Kurds protest in Turkey against Syrian's Aleppo offensive
The demonstrators called for "resistance" while marking the third day of deadly clashes in the northern Syrian city.
"We urge states to act as they did for the Palestinian people, for our Kurdish brothers who are suffering oppression and hardship," Zeki Alacabey, a 64-year-old pensioner, told AFP.
The violence, which has claimed at least 17 lives since Tuesday, is the most serious Aleppo has seen between Islamist-led authorities and Kurdish fighters since the transitional Syrian government took over in Damascus.
The fighting broke out as both sides struggled to implement an agreement reached in March 2025 to integrate autonomous Kurdish institutions into the new Syrian state following the toppling a year ago of longtime ruler Bashar al-Assad.
The agreement has foundered on differences between the sides, including Kurdish demands for decentralised rule.

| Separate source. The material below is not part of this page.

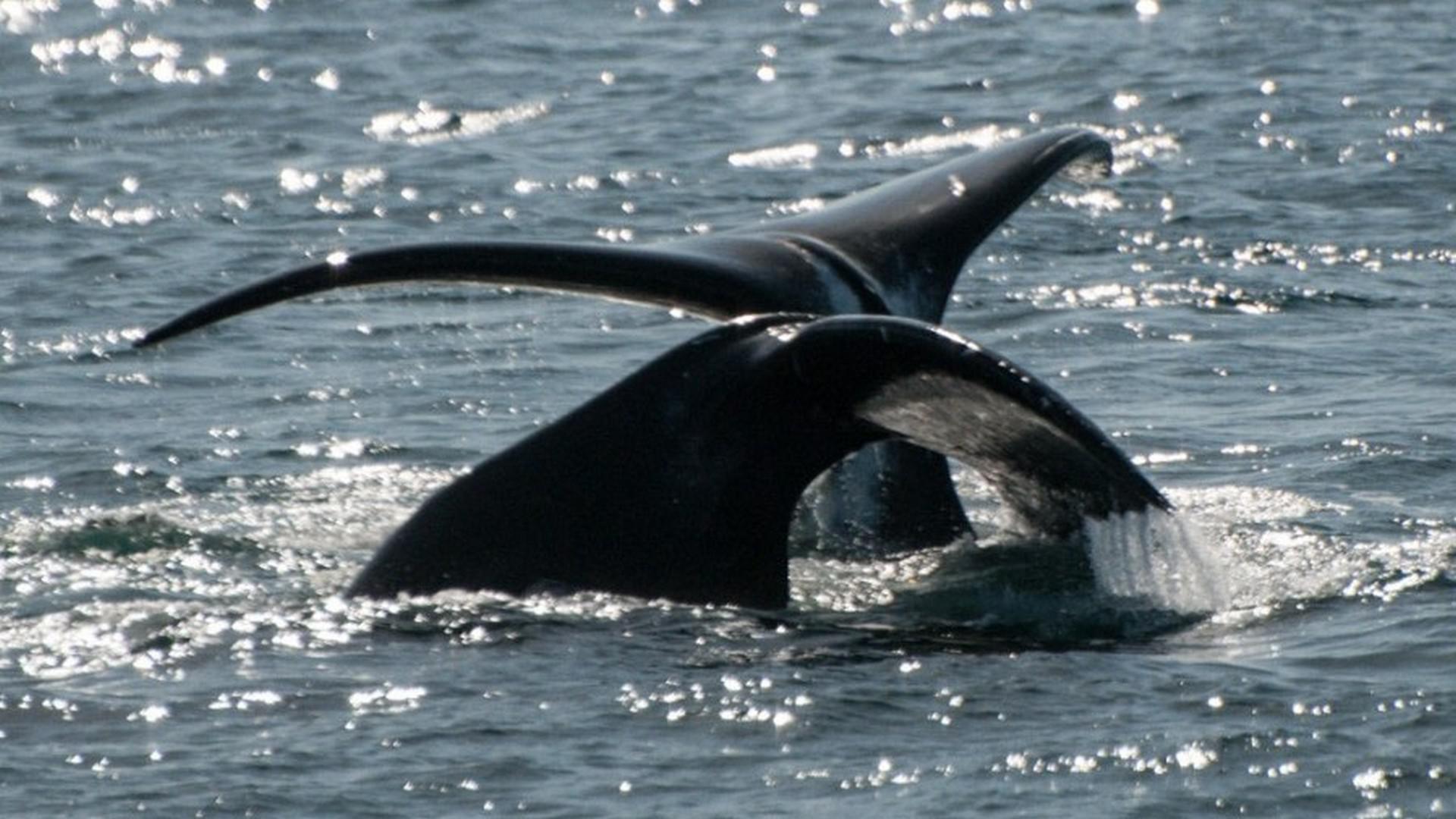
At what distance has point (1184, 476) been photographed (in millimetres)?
10266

Thursday's protesters brandished a large portrait of the longtime leader of the Kurdistan Workers' Party (PKK), Abdullah Ocalan, an AFP video journalist reported.
Turkey, which has embarked on a peace process with PKK fighters, said meanwhile that it was ready to "support" the Syrian army against Kurdish forces, which hold several districts of Aleppo.

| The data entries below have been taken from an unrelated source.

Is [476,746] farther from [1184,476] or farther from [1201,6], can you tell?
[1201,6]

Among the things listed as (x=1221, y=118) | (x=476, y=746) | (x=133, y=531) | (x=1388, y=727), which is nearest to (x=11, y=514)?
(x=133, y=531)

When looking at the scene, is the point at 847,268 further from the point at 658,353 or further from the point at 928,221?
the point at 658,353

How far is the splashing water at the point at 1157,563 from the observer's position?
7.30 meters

Ankara accuses the PKK, which led a decades-long armed struggle against the Turkish state, of links to Kurdish forces in Syria, and on Tuesday demanded that Kurdish armed groups in its neighbour lay down their weapons.
Demonstrators had already taken to the streets late Wednesday in several major Turkish cities with Kurdish majorities, including Diyarbakir and Van, according to images broadcast by the DEM, the country's main pro-Kurdish party.
DEM deputies protested Thursday in front of the Turkish parliament in Ankara, denouncing the targeting of Kurds in Aleppo as a crime against humanity.